TensorBase is a modern engineering effort for building a high performance and cost-effective bigdata warehouse in an open source culture.
TensorBase is in its intial stage (milestone 0) and under heavy development.
TensorBase is an architectural performance design. It is demonstrated to query ~1.5 billion rows of NYC taxi dataset in ~100 milliseconds for total response time in its milestone 0. The raw speed of core data scanning in kernel saturates the memory bandwidth (for example, ~120GB/s for six-channel single socket). Column-oriented, vectorized, SIMD all have, and big bangs...
TensorBase is written from scratch in the Rust language (system) and C language (runtime kernel). Here, you use the most familiar tools to challenge the most difficult problems. Comfortable languages and minimized dependencies, from-scratch architecting make it a highly hackable system.

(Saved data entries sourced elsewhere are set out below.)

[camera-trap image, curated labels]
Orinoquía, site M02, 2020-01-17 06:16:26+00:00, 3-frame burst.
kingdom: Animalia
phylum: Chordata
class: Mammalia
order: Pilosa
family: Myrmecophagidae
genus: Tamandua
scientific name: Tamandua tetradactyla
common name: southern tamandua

Read launch post to get more about TensorBase's "Who? Where from? Where go?"
Please give TensorBase a star to help it more grown.
TensorBase is developed for Linux, but should work for any docker enabled system (for example, Windows 10 WSL2).
- from source
TensorBase follows the idiomatic development flow of Rust. Make sure your Rust nightly toolchain works. If you only try to run, just play with Quick Start. Thanks to the strong rust ecosystem, it is not necessary to run build first.
- docker
This mode is portable but more host resource occupied, and the performance is platform dependent.
TBD.
Now TensorBase provides two binaries to enable the following workflow:
-
baseops: cli/workbench for devops, including kinds of processes/roles starts/stop
-
baseshell: query client (now is a monolithic to include everything), m0 only supports query with single integer column type sum aggregation intentionally.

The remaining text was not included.